# Your goal
What's needed is an exact copy of the lines from the one that contains "In this shot, does" to the end of the data below, leaving the pictures out.

-- Start of Data lines --

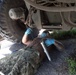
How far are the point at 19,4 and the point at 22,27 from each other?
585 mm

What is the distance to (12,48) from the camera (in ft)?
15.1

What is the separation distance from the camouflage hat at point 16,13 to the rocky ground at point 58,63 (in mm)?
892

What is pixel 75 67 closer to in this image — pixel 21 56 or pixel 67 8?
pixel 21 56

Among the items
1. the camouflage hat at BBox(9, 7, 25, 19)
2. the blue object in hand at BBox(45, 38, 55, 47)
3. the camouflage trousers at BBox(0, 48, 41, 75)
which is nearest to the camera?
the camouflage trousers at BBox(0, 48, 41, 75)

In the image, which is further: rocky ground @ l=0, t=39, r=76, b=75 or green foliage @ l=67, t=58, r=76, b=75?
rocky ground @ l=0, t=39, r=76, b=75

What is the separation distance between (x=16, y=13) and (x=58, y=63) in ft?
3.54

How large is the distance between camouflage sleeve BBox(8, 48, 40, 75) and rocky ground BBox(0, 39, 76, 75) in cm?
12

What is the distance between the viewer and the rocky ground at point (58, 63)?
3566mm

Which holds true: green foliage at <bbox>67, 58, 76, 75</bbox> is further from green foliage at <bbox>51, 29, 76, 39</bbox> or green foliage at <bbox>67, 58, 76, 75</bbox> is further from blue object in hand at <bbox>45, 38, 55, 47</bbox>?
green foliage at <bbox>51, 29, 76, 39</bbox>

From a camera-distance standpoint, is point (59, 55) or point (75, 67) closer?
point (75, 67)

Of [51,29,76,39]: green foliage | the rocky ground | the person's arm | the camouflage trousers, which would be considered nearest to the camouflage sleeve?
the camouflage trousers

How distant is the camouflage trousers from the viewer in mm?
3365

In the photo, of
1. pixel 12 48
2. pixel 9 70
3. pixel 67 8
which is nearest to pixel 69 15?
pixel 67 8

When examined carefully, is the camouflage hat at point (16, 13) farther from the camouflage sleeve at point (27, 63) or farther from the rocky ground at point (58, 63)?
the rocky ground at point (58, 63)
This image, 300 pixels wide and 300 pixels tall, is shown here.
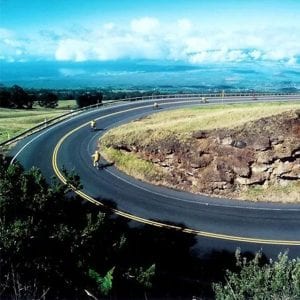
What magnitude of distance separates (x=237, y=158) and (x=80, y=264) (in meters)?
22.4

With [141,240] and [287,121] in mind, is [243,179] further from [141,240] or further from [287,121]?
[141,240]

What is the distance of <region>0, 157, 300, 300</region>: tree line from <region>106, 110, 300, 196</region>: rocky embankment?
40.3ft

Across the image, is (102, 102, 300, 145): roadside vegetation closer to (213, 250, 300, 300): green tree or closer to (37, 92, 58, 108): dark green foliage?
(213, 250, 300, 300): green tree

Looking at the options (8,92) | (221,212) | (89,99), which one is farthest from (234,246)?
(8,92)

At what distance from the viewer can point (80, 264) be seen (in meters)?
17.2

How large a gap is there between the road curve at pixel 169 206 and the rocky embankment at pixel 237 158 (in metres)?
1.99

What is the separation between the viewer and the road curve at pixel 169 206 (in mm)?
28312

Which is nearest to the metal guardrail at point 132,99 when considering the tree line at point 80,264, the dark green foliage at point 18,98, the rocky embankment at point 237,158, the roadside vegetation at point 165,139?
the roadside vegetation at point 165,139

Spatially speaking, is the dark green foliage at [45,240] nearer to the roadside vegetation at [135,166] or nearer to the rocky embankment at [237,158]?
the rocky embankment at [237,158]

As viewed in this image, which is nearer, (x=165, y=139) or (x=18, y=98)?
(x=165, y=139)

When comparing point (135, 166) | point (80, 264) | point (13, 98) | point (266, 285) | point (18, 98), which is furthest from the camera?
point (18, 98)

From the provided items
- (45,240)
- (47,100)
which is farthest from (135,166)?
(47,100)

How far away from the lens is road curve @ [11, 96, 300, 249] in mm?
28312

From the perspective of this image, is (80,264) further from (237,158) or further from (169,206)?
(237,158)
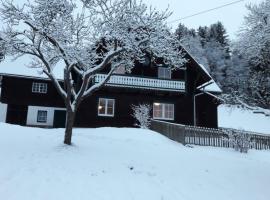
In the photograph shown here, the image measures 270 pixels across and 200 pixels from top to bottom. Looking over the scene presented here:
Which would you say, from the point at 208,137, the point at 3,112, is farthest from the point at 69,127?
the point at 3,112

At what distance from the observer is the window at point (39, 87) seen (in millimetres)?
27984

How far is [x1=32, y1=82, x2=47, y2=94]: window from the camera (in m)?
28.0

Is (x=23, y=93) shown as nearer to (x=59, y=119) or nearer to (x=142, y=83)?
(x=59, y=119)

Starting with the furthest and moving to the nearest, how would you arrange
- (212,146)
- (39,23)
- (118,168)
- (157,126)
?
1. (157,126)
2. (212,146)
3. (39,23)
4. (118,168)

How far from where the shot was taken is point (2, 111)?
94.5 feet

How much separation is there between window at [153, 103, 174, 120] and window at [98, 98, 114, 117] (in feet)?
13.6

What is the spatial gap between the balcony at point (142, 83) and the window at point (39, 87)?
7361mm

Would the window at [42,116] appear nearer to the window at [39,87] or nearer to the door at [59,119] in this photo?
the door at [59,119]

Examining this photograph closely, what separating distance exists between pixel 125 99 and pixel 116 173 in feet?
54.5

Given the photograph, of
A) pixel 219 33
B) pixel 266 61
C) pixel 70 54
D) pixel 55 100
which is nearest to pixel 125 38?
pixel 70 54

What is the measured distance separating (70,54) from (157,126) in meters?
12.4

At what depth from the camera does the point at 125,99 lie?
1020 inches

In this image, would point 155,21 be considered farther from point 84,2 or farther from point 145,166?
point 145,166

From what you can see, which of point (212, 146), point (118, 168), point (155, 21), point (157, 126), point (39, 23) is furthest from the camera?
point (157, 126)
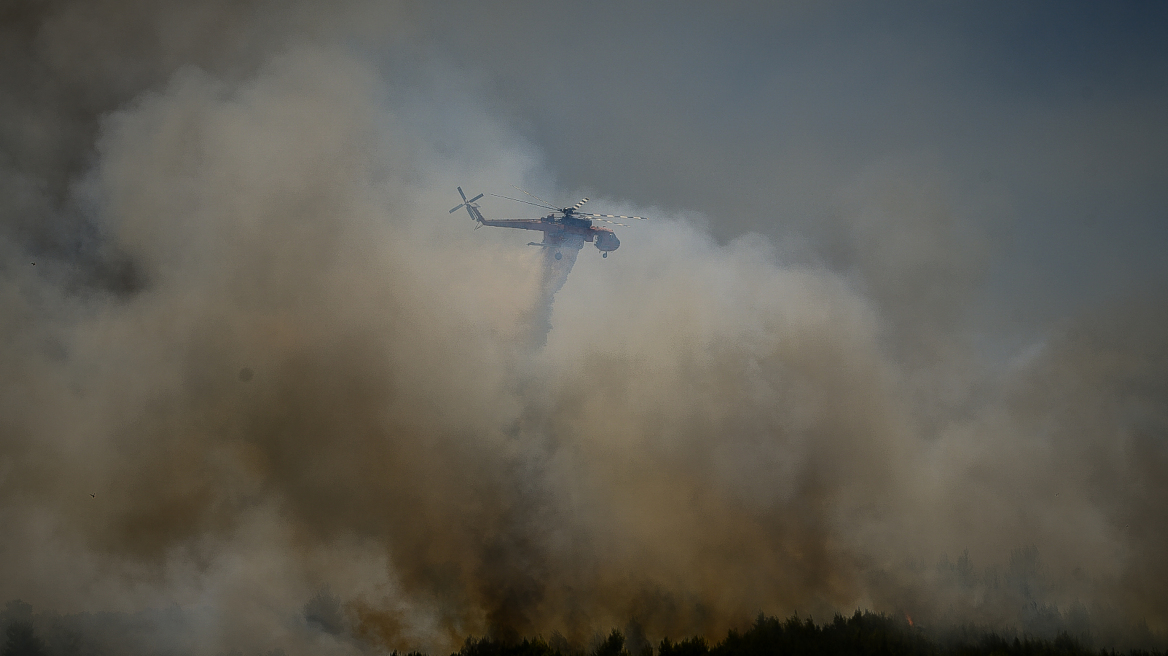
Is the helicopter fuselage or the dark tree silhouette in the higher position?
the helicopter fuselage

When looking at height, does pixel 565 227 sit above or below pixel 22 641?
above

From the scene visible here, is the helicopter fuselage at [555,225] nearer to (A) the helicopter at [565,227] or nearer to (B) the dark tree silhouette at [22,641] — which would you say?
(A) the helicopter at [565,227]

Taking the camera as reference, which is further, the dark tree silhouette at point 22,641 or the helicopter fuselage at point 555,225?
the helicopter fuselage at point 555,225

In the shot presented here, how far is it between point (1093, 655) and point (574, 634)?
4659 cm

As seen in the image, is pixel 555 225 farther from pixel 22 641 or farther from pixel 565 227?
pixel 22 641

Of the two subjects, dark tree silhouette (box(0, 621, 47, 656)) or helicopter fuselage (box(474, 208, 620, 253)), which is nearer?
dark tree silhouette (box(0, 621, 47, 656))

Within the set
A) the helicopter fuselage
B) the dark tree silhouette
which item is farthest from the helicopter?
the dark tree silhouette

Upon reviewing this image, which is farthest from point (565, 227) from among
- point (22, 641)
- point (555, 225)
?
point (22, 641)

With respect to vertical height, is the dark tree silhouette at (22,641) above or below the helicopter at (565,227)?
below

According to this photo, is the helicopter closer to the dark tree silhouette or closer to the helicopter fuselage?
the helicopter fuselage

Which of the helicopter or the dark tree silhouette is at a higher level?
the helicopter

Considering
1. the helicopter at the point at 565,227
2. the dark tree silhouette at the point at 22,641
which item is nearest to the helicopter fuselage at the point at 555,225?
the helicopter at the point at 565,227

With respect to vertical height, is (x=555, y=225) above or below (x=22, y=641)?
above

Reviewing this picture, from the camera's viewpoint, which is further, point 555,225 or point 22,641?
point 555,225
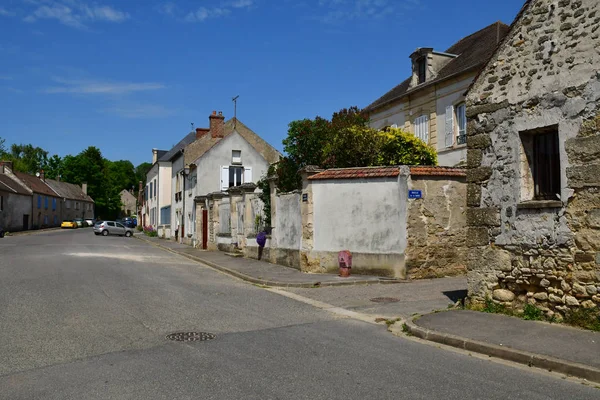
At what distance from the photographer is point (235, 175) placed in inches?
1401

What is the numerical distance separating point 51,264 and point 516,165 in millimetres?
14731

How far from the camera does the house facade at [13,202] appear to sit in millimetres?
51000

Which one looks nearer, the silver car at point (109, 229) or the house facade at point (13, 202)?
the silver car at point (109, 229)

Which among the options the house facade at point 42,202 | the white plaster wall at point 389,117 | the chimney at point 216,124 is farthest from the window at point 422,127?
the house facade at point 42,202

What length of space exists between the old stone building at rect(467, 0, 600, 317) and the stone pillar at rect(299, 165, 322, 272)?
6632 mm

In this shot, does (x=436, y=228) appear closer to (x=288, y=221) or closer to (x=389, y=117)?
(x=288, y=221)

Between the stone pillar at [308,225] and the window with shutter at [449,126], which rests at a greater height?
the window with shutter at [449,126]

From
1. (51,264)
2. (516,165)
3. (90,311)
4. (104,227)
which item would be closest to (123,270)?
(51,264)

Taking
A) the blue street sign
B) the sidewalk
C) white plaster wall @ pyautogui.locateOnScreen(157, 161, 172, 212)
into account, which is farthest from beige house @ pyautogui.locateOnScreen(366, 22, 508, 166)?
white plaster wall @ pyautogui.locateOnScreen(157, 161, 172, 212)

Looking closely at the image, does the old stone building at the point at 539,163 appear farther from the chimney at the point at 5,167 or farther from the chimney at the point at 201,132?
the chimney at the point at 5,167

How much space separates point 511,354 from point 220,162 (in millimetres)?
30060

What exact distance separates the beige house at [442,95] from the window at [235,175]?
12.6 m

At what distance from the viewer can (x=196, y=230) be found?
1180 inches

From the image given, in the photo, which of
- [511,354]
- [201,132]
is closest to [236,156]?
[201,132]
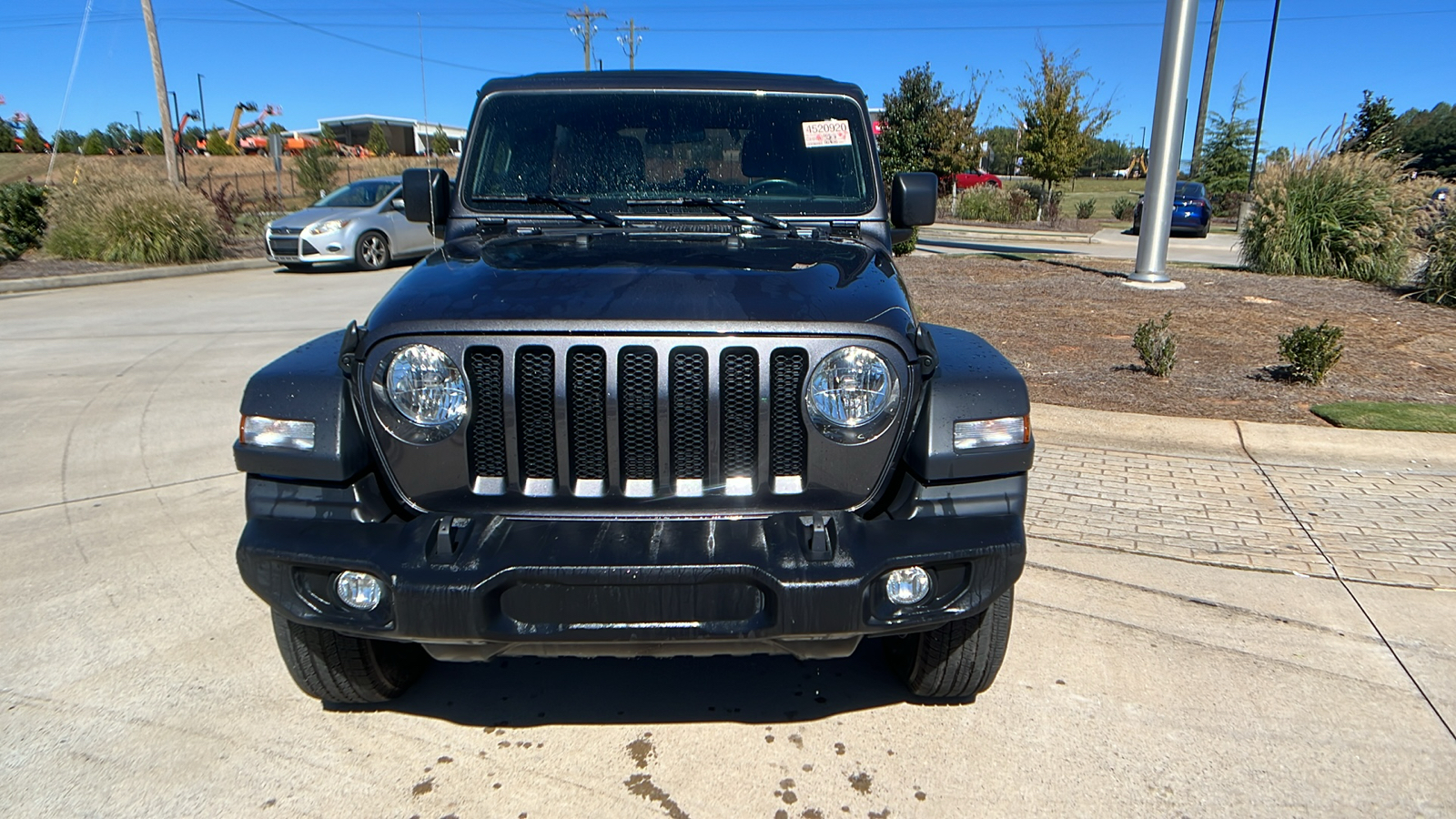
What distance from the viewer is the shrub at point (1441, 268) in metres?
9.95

-- End of Data lines --

# Answer to this exercise
In this shot, does (x=436, y=228) appear closer to (x=288, y=221) or closer to (x=389, y=117)?
(x=288, y=221)

Between the stone pillar at [308,225] and the window with shutter at [449,126], which rests at a greater height?
the window with shutter at [449,126]

From
1. (51,264)
2. (516,165)
3. (90,311)
4. (104,227)
which item would be closest to (123,270)?
(51,264)

Taking
A) the blue street sign
B) the sidewalk
C) white plaster wall @ pyautogui.locateOnScreen(157, 161, 172, 212)
into account, which is farthest from beige house @ pyautogui.locateOnScreen(366, 22, 508, 166)?
white plaster wall @ pyautogui.locateOnScreen(157, 161, 172, 212)

Looking closely at the image, does the old stone building at the point at 539,163 appear farther from the chimney at the point at 5,167 or farther from the chimney at the point at 201,132?
the chimney at the point at 5,167

How much space separates point 511,354 from point 220,162 (in millimetres)?
30060

What exact distance separates the beige house at [442,95] from the window at [235,175]?
12.6 m

At what distance from the viewer can (x=196, y=230) be found?
1180 inches

From the image given, in the photo, which of
- [511,354]
- [201,132]
is closest to [236,156]?
[201,132]
What distance from the viewer is the shrub at point (1441, 268) in metres?
9.95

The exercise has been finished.